Cayó a plomo, exhalando un ronco gemido.

Frankie Cooper aún se mantuvo indeciso unos segundos.

¡Donald Fraley... David Melfort... «El Misterioso»...!

Ahora. Ahora llegaba el final.

¿Para quién?

 

* * *

—No..., no te alejes, pequeña. Eres muy hermosa. La última vez que nos vimos tenías cinco o seis años. ¿Quién iba a pensar...?

Ruth, convertido su rostro en una viva mueca de terror, desgarradas sus ropas, desorbitados los ojos, fue retrocediendo ante el avance del hombre.

David Melfort.

El que durante tantos años había creído su hermano.

Qué cruel era el destino.

—No huyas, Ruth. Solo quiero acariciarte. Luego..., luego te mataré. Para que cuando tu vaquero enamorado te encuentre, se acuerde de que a su hermana... ¿No te ha contado lo que le sucedió a su hermana?

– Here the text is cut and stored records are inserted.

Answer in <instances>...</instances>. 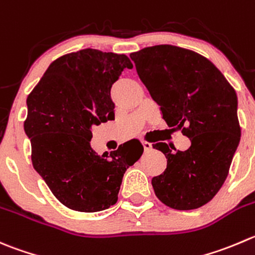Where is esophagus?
I'll return each mask as SVG.
<instances>
[{
  "instance_id": "obj_1",
  "label": "esophagus",
  "mask_w": 255,
  "mask_h": 255,
  "mask_svg": "<svg viewBox=\"0 0 255 255\" xmlns=\"http://www.w3.org/2000/svg\"><path fill=\"white\" fill-rule=\"evenodd\" d=\"M142 145L144 148V152H148V150L152 149V144L149 142H145V140H142Z\"/></svg>"
}]
</instances>
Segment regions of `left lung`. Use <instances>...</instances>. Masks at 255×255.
Listing matches in <instances>:
<instances>
[{"label":"left lung","mask_w":255,"mask_h":255,"mask_svg":"<svg viewBox=\"0 0 255 255\" xmlns=\"http://www.w3.org/2000/svg\"><path fill=\"white\" fill-rule=\"evenodd\" d=\"M130 58L163 120L190 140L174 152L167 143L153 144L167 158L164 172L152 178L155 196L178 211L199 208L223 185L241 140L236 91L209 59L189 49L159 44Z\"/></svg>","instance_id":"8db88e82"}]
</instances>
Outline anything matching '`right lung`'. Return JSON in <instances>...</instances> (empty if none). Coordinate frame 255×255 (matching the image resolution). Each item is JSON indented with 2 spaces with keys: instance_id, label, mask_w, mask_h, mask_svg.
I'll return each instance as SVG.
<instances>
[{
  "instance_id": "obj_1",
  "label": "right lung",
  "mask_w": 255,
  "mask_h": 255,
  "mask_svg": "<svg viewBox=\"0 0 255 255\" xmlns=\"http://www.w3.org/2000/svg\"><path fill=\"white\" fill-rule=\"evenodd\" d=\"M132 67L126 54L81 49L52 62L27 97L24 133L33 168L73 211L93 213L116 204L123 174L142 155L138 139L110 155L91 147L93 126L115 120L111 88Z\"/></svg>"
}]
</instances>
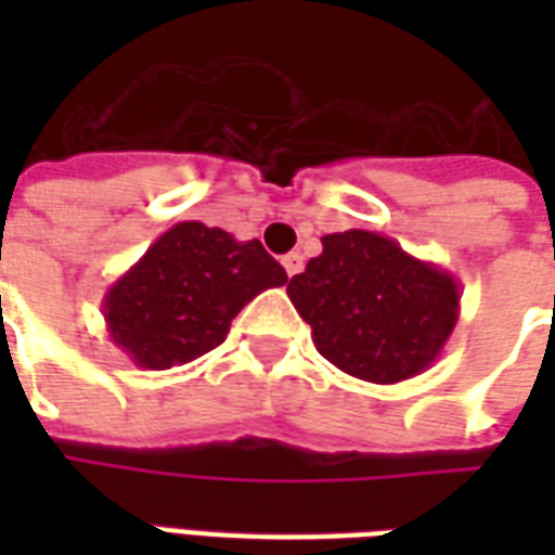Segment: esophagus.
<instances>
[{"label": "esophagus", "instance_id": "esophagus-1", "mask_svg": "<svg viewBox=\"0 0 555 555\" xmlns=\"http://www.w3.org/2000/svg\"><path fill=\"white\" fill-rule=\"evenodd\" d=\"M282 267H285V273H288V276H297V273L302 270V255L288 253L285 258H282Z\"/></svg>", "mask_w": 555, "mask_h": 555}]
</instances>
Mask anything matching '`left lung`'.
<instances>
[{
    "label": "left lung",
    "instance_id": "obj_1",
    "mask_svg": "<svg viewBox=\"0 0 555 555\" xmlns=\"http://www.w3.org/2000/svg\"><path fill=\"white\" fill-rule=\"evenodd\" d=\"M321 243L324 253L288 282L318 353L369 384L430 369L461 314L457 279L377 231H336Z\"/></svg>",
    "mask_w": 555,
    "mask_h": 555
}]
</instances>
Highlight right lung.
<instances>
[{
  "mask_svg": "<svg viewBox=\"0 0 555 555\" xmlns=\"http://www.w3.org/2000/svg\"><path fill=\"white\" fill-rule=\"evenodd\" d=\"M288 282L258 241H234L205 222H178L103 297L115 348L163 372L225 341L231 318L261 291Z\"/></svg>",
  "mask_w": 555,
  "mask_h": 555,
  "instance_id": "right-lung-1",
  "label": "right lung"
}]
</instances>
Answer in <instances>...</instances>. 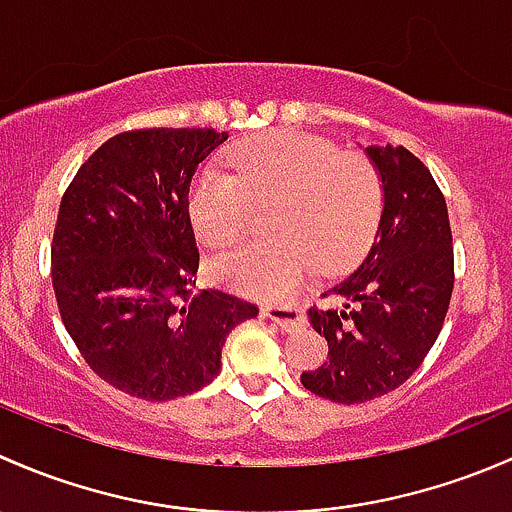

—¡Monstruo! ¡Eres el diablo...! ¡La encarnación de Satanás...! ¡Asesino!

Brillaban.

Los ojos del hombre brillaban entre sádico y lujurioso.

Torcía.

Los labios, los torcía con un rictus malévolo siniestro escalofriante.

Y seguía avanzando.

Hasta que Ruth chocó contra la pared de la cabaña y no pudo seguir retrocediendo.

Entonces extendió él sus brazos.

La aferró por los hombros de un salto violento y la apretó contra sí, tratando de besarla.

Luego, en un arranque de rabia, puesto que Ruth se defendía a patadas y también tratando de arañarle, desgarró más de lo que estaba el vestido de ella.

Y se dispuso...

—¡Noooo...!

Se abrió la puerta con sonoro estrépito.

—¡Defiéndete, cobarde asesino...!

Se revolvió «El Misterioso» con un brillo homicida en su mirada.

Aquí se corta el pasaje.